有 22 个 driver。每个 driver 必须至少工作 7.6 小时,最多可以工作 10 小时。每个 driver 成本和生产力都不同。
如果有人driver加班(超过7.6小时),前2小时,我们需要支付1.5倍的费用。剩余的0.4小时,我们需要支付2次。
195 小时的工作必须在 22 driver 秒内完成。我们需要以成本最低的方式进行安排。
Driver,Cost,Productivity
A,70,0.8
B,22,0.8
C,24,0.8
D,26,0.8
E,28,0.8
F,30,0.8
G,32,0.8
H,34,0.8
I,36,0.8
J,38,0.8
K,40,0.8
L,42,0.9
M,44,0.9
N,46,0.9
O,48,0.9
P,50,0.9
Q,52,0.9
R,54,0.9
S,56,0.9
T,58,0.9
U,60,0.9
V,62,0.5
决策变量:
X1,X2 .......X22代表分配给每个driver
的总小时数Objective函数:
最小Z = 20*X1 +22*X2......62*X22
约束条件:
X1>=7.6,X2>=7.6....X22>=7.6
X1<=10,X2<=10....X22<=10
X1+X2.......+X22 <= 195
到目前为止,我已经尝试遵循 python 程序。
import pulp
import pandas as pd
def main():
model = pulp.LpProblem("Cost minimising scheduling problem", pulp.LpMinimize)
totalHours = 192
minHourEachDriver = 7.6
maxHourEachDriver = 10
# importing data from CSV
drivers = pd.DataFrame.from_csv('csv/drivers.csv', index_col=['Driver', 'Cost', 'Productivity'])
# Decision Variables
drv = pulp.LpVariable.dicts("driverName", indexs=((i) for i, j, k in drivers.index), lowBound=0,
cat='Continuous')
# Objective
model += pulp.lpSum([j * (1 / k) * drv[i] for i, j, k in drivers.index]), "Cost"
# Constraints
# total no of hours work to be done
model += pulp.lpSum([drv[i] for i, j, k in drivers.index]) == totalHours
for i, j, k in drivers.index:
# minimum hours driver has to work
model += drv[i] >= minHourEachDriver
# Maximum hour driver can work
model += drv[i] <= maxHourEachDriver
model.solve()
# model status
print(pulp.LpStatus[model.status])
# Total Cost
print(pulp.value(model.objective))
# No of hrs allocated to each driver
for i, j, k in drivers.index:
var_value = drv[i].varValue
# print(var_value)
print("The number hours for driver {0} are {1}".format(i, var_value))

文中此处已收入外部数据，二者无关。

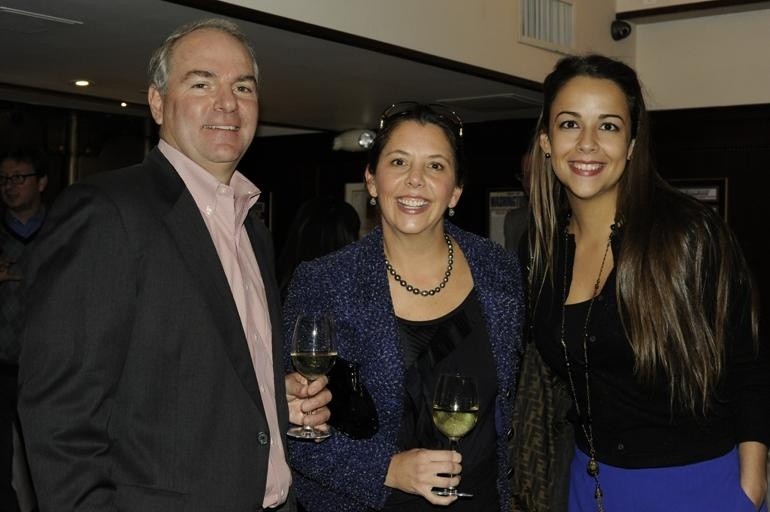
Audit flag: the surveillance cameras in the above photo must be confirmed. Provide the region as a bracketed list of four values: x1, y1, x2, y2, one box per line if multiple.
[612, 20, 631, 40]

if __name__ == '__main__':
main()
但是,我无法弄清楚,我们如何设置以下约束。
if some driver work overtime (more than 7.6 hrs), for first 2 hrs, we need to pay 1.5 times. For remaining 0.4 hrs, we need to pay 2 times.
如果for each driver是强制工作7.6h,就没有必要放在条件里了。它只是可以从总小时数(成本)中减去的静态时间(成本),因为它总是发生:
195 - (NumDrivers * 7.6) = 为达到195小时(总时数>NumDrivers*7,6)需要在drivers之间灵活分配的剩余时间作为加班。
我将用两个变量表示每个 driver(一个表示以 1.5 速率工作的时间,另一个表示以双倍速率工作的时间)并制作以下 LP:
Xij = 表示在 j-working 模式下分配给 i-driver 的小时数(假设 j=1 表示 1,5,j=2 表示 2)
基于提供的输入文件:
最小 Z = 70*1,5*X11 + 70*2*X12 + 22*1,5*X21 + 22*2*X22 + ... 62*1,5*X221 + 62*2 *X222
限制条件:
X11+X12+X21+X22+...X221+X222 = 27,8 (195 - (22*7,6))
X11+X12 <= 3,4 X21+X22 <= 3,4 ... X221+X222 <= 3,4
X11<=2 X21<=2 ... X221<=2
为了完整起见,还应该有一组条件表示每个 driver 只有在以 1.5* 完成 2 小时后才能以 j 模式 (2*) 开始,但在这种情况下 objective 函数应该会自动生成。